--- Esercizi da svolgere ---
#1 Per favore, riproduci il passo del brano sulla Cina che comincia con "Entrare in questo" e prosegue fino a "contraddizione tra loro.".
#2 In base al brano sulla Cina, spiega perché chi scrive non faceva nemmeno caso alle contraddizioni nella propria visione del paese.

--- Brano ---
◆ ◆ ◆ ◆

La visione che avevo della Cina dal “nostro” lato del pianeta, era percepita dalla fessura stretta che si apre tra i prodotti di consumo a basso costo, accatastati sugli scaffali stracolmi, dei sempre più numerosi negozietti, al cui interno, ad accogliere l’avventore, c’è sempre del personale, che, con annoiato disinteresse, fornisce indicazioni incomprensibili, facendolo smarrire tra le strette corsie dei labirintici empori; il mio immaginario si confondeva tra le decorazioni eccessive dei ristorantini all you can eat, e la dicitura “Made in China” che si trova su gran parte delle etichette dei prodotti dozzinali delle multinazionali. La narrazione di un paese iperindustrializzato, con una politica commerciale aggressiva mi risultava infatti stridente con la narrazione anacronistica di tranquilli contadini e pescatori che praticano arti marziali e bevono té.
Ma sinceramente, per dirla con tutta onestà e in parole povere, a tutto ciò, non facevo nemmeno caso. Infatti queste contraddizioni, che lo si voglia o no, fanno ormai parte del nostro quotidiano, sappiamo che ovunque ci troviamo, se ci serve all’improvviso un qualsiasi prodotto, c’è sempre un emporio, gestito da un negoziante cinese, pronto a vendercelo a un prezzo vantaggioso, anche nei giorni festivi; o che se vogliamo mangiare qualcosa fuori senza spendere troppo, possiamo scegliere tra la pizzeria, il McDonald’s… e il ristorante cinese. Allo stesso modo accettiamo le illustrazioni dei paesaggi tradizionali cinesi di colline che si stagliano su un indistinto paesaggio nebbioso, le immagini in bianco e nero della rivoluzione di Mao, e fotografie di città ipertecnologiche dominate da insegne luminose e grattacieli, cose slegate e inconciliabili, ma allo stesso tempo a cui siamo involontariamente assuefatti.
Entrare in questo mondo è stato per me un’occasione di incontro con una realtà in cui tutte queste narrazioni non si sono rivelate false, ma che, cosa che ho trovato essere sorprendente, non sono in contraddizione tra loro.

◆ ◆ ◆ ◆

--- Righe mostrate ---
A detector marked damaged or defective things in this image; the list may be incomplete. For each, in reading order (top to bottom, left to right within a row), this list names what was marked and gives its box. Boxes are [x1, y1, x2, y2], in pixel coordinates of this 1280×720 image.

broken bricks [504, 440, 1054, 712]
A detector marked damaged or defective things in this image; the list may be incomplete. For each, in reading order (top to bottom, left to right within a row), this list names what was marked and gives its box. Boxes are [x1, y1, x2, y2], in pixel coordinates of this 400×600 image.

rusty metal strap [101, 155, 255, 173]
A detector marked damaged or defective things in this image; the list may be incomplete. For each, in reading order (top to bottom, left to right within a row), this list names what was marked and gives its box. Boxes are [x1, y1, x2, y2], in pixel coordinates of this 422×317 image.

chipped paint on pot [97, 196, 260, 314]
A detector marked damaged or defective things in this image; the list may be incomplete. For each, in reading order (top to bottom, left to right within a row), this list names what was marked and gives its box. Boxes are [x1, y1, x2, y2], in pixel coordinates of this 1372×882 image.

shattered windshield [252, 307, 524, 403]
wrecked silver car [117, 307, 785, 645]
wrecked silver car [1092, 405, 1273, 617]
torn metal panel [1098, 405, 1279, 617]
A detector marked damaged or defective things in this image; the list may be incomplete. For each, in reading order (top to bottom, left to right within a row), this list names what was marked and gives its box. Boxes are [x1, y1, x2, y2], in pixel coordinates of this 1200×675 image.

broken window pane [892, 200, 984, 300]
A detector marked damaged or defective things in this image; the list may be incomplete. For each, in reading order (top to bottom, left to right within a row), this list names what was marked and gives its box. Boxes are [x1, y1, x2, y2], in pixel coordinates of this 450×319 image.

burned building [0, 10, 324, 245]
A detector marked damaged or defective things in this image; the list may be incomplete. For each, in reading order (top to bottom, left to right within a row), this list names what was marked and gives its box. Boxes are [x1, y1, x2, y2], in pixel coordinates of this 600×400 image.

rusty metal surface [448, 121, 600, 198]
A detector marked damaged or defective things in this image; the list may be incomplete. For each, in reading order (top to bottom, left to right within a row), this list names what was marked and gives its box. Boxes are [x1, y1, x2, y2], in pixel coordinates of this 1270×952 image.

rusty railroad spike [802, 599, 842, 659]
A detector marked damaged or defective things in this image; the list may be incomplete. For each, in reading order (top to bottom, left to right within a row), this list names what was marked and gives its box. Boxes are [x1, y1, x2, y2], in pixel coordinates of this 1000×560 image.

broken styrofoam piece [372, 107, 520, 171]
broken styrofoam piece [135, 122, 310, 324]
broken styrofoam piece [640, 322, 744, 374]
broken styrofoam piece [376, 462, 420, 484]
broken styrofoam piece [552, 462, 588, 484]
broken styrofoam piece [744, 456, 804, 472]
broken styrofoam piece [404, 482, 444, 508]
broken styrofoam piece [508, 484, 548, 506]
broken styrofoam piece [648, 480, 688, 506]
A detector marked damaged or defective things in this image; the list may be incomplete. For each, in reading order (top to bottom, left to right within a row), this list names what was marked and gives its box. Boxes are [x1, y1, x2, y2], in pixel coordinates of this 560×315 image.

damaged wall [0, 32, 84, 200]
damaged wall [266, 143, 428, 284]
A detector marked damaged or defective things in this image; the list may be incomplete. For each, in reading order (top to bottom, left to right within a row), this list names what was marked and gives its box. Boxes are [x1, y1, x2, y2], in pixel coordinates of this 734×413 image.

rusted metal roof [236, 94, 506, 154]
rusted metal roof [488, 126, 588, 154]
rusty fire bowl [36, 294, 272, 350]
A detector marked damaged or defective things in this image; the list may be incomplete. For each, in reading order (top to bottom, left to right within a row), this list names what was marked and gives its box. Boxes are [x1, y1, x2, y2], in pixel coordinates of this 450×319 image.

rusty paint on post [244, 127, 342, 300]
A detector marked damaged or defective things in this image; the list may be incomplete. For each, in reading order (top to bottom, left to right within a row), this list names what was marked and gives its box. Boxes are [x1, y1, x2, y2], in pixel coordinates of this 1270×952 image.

◆ ◆ ◆ ◆

--- Risposte attese ---
#1
Entrare in questo mondo è stato per me un’occasione di incontro con una realtà in cui tutte queste narrazioni non si sono rivelate false, ma che, cosa che ho trovato essere sorprendente, non sono in contraddizione tra loro.

#2 Perché quelle contraddizioni fanno ormai parte del quotidiano. Ovunque c'è un emporio gestito da un negoziante cinese che vende qualsiasi prodotto a un prezzo vantaggioso, anche nei giorni festivi. Per mangiare fuori spendendo poco c'è anche il ristorante cinese, e le immagini slegate e inconciliabili della Cina sono cose a cui si è involontariamente assuefatti.